EXCERPT:
______
In addition, such counsel shall state that (A) such counsel has no reason
to believe that at the time the Registration Statement became effective or on
the date of this Agreement, the Registration Statement and the prospectus
included therein (except for the financial statements
-25-
and other financial or statistical data as to which such counsel need not
express any belief) contained any untrue statement of a material fact or omitted
to state a material fact required to be stated therein or necessary to make the
statements therein not misleading and (B) such counsel has no reason to believe
that the Prospectus, as amended or supplemented, if applicable (except for the
financial statements and other financial or statistical data, as aforesaid)
contains any untrue statement of a material fact or omits to state a material
fact necessary in order to make the statements therein, in the light of the
circumstances under which they were made, not misleading.
Such counsel may state that their belief in the foregoing paragraph is
based upon their participation in the preparation of the Registration Statement
and Prospectus and any amendments or supplements thereto and review and
discussion of the contents thereof, but are without independent check or
verification except as specified.
The opinion of Xxxxxxx, Procter & Xxxx LLP described in this Section 9(f)
shall be rendered to you at the request of the Company and the Selling
Stockholders and shall so state therein. Further, the opinion of Xxxxxxx,
Procter & Xxxx LLP (or of such other counsel for the Selling Stockholders who is
found by the Representatives to be reasonably satisfactory) described in this
Section 9(f), as it relates to factual matters concerning the Selling
Stockholders, may (to the extent such counsel deems appropriate) rely upon the
representations and warranties contained in the Custody Agreement, the Power of
Attorney and various other certificates supplied by such Selling Stockholders.
______
PROBLEM A: Which section of the excerpt describes the opinion of Xxxxxxx, Procter & Xxxx LLP?
______
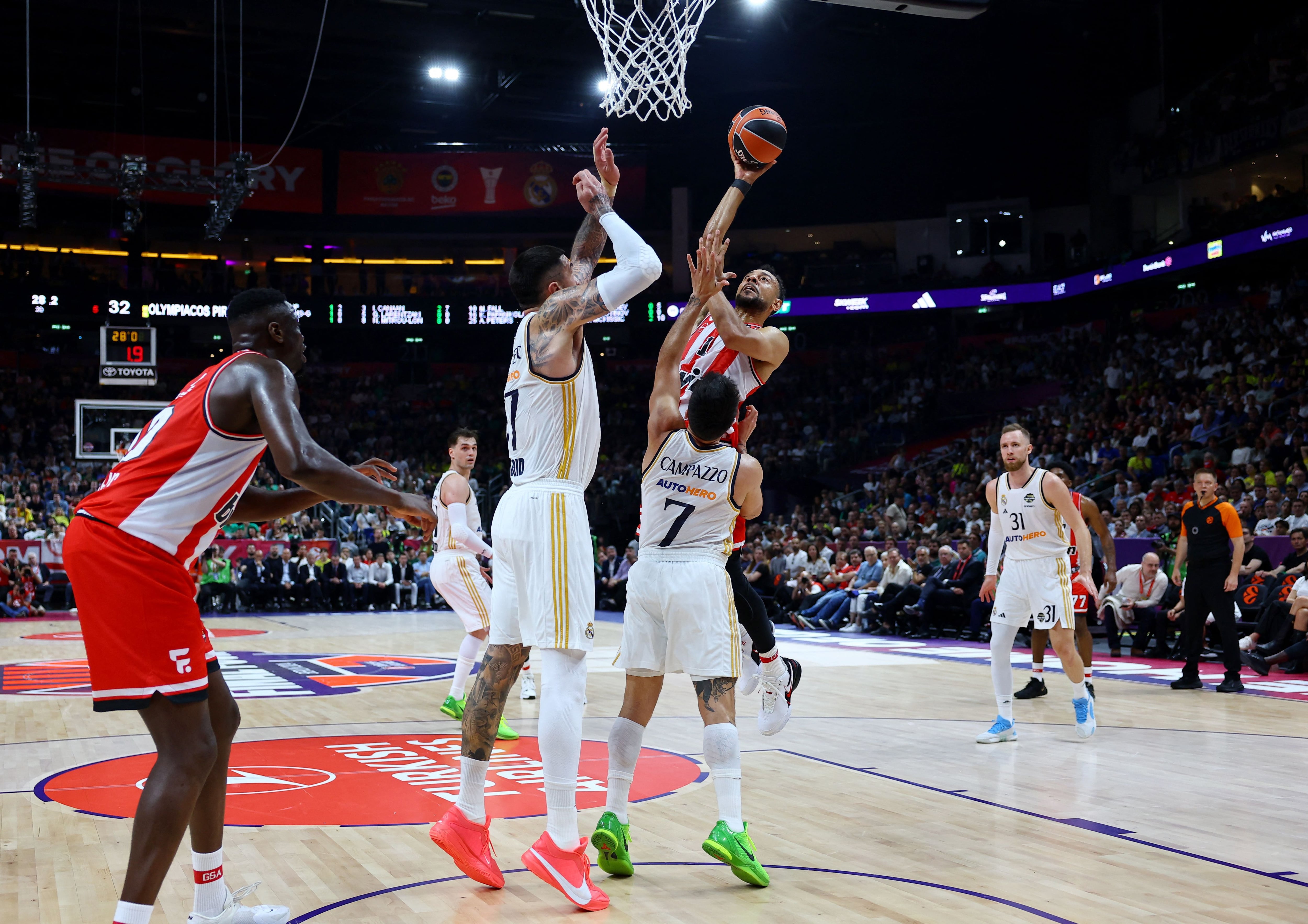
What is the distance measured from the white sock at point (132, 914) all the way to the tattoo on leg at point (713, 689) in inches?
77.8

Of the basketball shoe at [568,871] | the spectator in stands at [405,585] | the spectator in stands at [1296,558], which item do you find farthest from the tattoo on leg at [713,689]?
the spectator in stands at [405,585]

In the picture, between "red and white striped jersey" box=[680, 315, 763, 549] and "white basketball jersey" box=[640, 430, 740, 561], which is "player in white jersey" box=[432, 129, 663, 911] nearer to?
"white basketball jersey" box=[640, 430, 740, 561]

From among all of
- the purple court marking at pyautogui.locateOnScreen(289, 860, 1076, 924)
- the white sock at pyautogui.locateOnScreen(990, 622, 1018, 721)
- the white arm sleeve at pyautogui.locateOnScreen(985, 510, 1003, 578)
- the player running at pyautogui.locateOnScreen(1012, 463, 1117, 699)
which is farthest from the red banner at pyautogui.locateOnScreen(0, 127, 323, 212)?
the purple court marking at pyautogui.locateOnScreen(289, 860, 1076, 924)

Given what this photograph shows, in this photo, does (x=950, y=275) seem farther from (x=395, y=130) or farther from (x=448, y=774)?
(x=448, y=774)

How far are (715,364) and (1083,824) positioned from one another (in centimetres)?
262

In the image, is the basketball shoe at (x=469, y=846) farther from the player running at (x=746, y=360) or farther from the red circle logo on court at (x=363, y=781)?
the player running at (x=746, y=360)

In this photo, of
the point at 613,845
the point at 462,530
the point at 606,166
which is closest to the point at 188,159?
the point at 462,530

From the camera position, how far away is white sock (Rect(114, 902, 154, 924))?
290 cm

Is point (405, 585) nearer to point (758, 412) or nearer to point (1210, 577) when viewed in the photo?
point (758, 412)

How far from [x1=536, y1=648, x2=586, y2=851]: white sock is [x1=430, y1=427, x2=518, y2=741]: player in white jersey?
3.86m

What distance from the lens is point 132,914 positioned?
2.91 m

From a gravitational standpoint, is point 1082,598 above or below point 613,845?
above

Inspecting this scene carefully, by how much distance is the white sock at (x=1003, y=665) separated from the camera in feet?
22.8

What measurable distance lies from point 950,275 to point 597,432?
______
PROBLEM B: In the records, reproduce the stretch from the line containing "From among all of" through the line containing "which is farthest", switching "white" to "gray" and leaving everything else unchanged.

TASK SOLUTION A: Section 9(f)

TASK SOLUTION B:
From among all of
- the purple court marking at pyautogui.locateOnScreen(289, 860, 1076, 924)
- the gray sock at pyautogui.locateOnScreen(990, 622, 1018, 721)
- the gray arm sleeve at pyautogui.locateOnScreen(985, 510, 1003, 578)
- the player running at pyautogui.locateOnScreen(1012, 463, 1117, 699)
which is farthest from the red banner at pyautogui.locateOnScreen(0, 127, 323, 212)?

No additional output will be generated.